The key design decisions:

Keep the last N turns verbatim. The most recent 2-3 turns contain the immediate context the user is thinking about. Compacting these loses conversational continuity. Only compact the older history.

Set a compaction threshold. Don’t compact short conversations - the overhead isn’t worth it below 20-30K tokens. Above that, compact aggressively.

Target 10:1 compression. A good compaction model can compress 150K tokens to 15K while preserving all probe-tested recall categories. Going below 5% compression starts losing critical facts.

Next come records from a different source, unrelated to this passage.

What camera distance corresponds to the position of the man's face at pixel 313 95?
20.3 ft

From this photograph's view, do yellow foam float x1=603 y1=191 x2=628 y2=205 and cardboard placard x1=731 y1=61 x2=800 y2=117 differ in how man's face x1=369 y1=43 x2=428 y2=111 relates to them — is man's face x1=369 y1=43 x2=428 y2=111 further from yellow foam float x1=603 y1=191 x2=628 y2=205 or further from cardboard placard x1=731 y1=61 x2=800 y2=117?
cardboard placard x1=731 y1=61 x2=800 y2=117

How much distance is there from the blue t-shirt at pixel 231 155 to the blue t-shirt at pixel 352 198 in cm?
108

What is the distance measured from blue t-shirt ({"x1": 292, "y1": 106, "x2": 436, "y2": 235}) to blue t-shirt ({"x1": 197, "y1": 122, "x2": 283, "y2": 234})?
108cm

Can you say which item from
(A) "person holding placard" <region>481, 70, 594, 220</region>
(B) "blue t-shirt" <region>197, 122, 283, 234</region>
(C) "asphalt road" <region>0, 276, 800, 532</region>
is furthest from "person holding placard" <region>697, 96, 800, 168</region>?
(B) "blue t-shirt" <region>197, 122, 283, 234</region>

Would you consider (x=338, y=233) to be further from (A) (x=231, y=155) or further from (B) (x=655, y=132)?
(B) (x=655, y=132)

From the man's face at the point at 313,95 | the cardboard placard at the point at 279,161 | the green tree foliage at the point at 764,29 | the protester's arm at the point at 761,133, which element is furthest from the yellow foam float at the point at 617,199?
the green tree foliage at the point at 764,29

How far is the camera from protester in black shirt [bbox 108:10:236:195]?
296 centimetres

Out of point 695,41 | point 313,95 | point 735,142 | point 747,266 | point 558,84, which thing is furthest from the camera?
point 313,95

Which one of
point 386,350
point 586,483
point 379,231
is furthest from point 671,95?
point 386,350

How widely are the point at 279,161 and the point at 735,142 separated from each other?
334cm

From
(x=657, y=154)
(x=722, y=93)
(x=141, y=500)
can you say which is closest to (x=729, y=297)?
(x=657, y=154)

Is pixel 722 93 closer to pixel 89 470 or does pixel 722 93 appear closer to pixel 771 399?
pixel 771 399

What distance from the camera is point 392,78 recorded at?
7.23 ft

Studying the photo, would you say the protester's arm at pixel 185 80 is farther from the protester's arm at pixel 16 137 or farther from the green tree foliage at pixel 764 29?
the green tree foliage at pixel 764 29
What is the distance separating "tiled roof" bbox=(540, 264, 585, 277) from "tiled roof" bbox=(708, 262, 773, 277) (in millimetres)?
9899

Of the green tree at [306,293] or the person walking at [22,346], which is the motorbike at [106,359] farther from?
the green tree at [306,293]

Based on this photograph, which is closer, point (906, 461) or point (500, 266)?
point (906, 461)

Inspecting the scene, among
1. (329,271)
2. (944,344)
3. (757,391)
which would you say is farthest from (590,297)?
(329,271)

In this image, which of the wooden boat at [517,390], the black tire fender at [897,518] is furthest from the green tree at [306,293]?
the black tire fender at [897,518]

Include the current task in the compaction prompt. The compaction model should know what the user is currently trying to accomplish - this biases it toward preserving information relevant to the active task.

The broader principle

Context compaction is an instance of a more general pattern in production AI: use fast, cheap models for utility work, and reserve expensive models for reasoning. The same principle applies to tool search (sub-second retrieval via small embedding models), code validation (binary pass/fail via classifiers), and routing (selecting which model handles a request).

The engineering lesson is that building with AI is less about picking the best model and more about designing the right system of models - each one doing what it’s best at, composed into a pipeline that’s fast, cheap, and high-quality simultaneously.

No single model can be all three. But a well-designed system of models can.